Texto extraído =
• • •
O projeto mencionado pela liderança trata-se de uma parceria da Fepoimt com o Programa REM Mato Grosso, por meio de seu Subprograma Territórios Indígenas (STI). Juntas, às entidades desenvolveram o Plano de Enfrentamento à Covid-19 nas aldeias, que nos últimos dois anos desenvolveu uma série de ações socioambientais para atender os povos indígenas, em questões como: segurança alimentar, comunicação, fortalecimento da medicina tradicional, apoio ao Distrito Sanitário Especial (DSEIs) e combate aos incêndios florestais nos territórios.
Já a aglutinadora, também citada por Wamen, é o Instituto Centro de Vida: uma organização da Sociedade Civil de Interesse Público (OSCIP), que ajuda a Fepoimt a executar parte dos projetos socioambientais, financiados pelo REM MT.
Na regional que Wamen atende, por exemplo, os povos da Terra Indígena Vale do Guaporé, recentemente foram contemplados pelo plano com 10 motocicletas, que já estão servindo para o escoamento da produção que vem das roças comunitárias dos indígenas. Produtos como: mandioca, batata, cana de açúcar e abóbora têm sido comercializados na região, e isso tem gerado incremento na renda das famílias. Antes das motos, a logística de transporte dos alimentos era bem mais complicada.
“Todos os lugares têm suas dificuldades e a chegada das motos facilitou muito para sair para a rua, e, ao mesmo tempo, levar produtos pra vender, e fazer a troca com outros alimentos”, acrescentou.
• • •
(Entradas de dados armazenadas)
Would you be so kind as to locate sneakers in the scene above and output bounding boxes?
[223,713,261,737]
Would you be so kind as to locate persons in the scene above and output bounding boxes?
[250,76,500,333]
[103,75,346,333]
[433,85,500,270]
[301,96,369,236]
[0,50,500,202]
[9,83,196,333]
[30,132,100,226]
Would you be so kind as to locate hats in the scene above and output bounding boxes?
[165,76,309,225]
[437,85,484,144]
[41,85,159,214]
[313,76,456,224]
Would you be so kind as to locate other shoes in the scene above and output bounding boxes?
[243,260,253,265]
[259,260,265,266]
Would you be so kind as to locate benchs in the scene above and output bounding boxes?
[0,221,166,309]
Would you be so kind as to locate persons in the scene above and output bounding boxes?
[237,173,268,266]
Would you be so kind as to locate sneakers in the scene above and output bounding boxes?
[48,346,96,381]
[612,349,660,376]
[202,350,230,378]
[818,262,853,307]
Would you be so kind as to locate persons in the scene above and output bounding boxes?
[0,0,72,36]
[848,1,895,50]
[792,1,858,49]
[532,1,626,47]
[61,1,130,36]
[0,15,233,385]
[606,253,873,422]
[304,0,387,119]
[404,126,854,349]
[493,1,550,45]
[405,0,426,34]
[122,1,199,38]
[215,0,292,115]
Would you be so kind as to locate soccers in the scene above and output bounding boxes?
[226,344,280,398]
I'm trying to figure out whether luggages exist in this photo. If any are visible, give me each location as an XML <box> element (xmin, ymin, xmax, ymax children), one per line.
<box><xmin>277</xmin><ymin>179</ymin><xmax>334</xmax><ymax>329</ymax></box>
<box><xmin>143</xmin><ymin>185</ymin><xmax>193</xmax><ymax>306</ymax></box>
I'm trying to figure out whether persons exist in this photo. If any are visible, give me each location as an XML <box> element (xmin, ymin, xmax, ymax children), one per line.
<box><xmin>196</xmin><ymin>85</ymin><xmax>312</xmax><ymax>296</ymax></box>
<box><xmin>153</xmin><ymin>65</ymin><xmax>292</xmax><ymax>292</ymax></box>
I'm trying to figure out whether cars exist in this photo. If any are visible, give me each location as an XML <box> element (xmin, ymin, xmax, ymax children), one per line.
• • •
Sua tarefa = Escreva o que vem a seguir no texto sobre a parceria da Fepoimt com o Programa REM Mato Grosso, começando logo após a última frase apresentada.

Resultado da tarefa =
Já para o povo Nambikwara (Katitãuhlu), uma das demandas mais importantes é a reforma da casa de estocar o milho, que nos próprios relatos dos indígenas, “está caindo aos pedaços”. Com a precariedade, os alimentos não são armazenados devidamente, correndo risco de estragar mais rápido. Mas essa realidade mudará em breve, já que os indígenas conseguiram solicitar, por meio do plano emergencial (REM MT/Fepoimt), a reforma no espaço, que na prática vai se transformar num armazém moderno, projetado para estocar devidamente os alimentos.
Wamen ressalta que os projetos estão acontecendo e o trabalho da Fepoimt, do REM MT e das aglutinadoras têm sido importante para desenvolver essas ações lá na ponta. Mas é um trabalho que envolve viagens e reuniões, cujas deliberações podem render conversas de até três horas de duração. Por isso, ela também conta com o apoio da família, e principalmente do “maridão”, que é seu parceiro a toda hora.
“Eu trabalho [na escola] no período da manhã e, alguns dias à tarde, com outra turma. E, de uma hora pra outra, as tarefas chegam do nada e começam a acumular, e aí é aquela correria. Quando estou em viagem as crianças ficam com o meu marido, às vezes com a sogra ou com a minha mãe. Eu viajo com a mais pequena [Wayune]. Já o maior [Lucas] sempre fica com ele [marido]”,
detalhou a liderança Negarotê.
“Gosto do cheiro do cabelo dela”
Os filhos de Wamen, Wemmy e Lucas Negarotê, apesar de bastante acanhados, falam um pouco sobre as coisas que mais gostam da mamãe: “Gosto do macarrão que ela faz e do cheiro do cabelo dela”, disse a pequena Wemmy. “Também gosto dos brincos que ela faz”, completou. Os brincos são feitos com penas de arara e sementes de olho de cabra.
Já Lucas disse que gosta muito de fazer pão e bolo com a mãe. Outra coisa divertida é ir ao supermercado com ela “para comprar achocolatado”, mas, principalmente, a ração do seu gatinho rajado. “Ele disse que o gato tem que aparecer na reportagem também. Ele adora gatos”, enfatizou a mãe coruja.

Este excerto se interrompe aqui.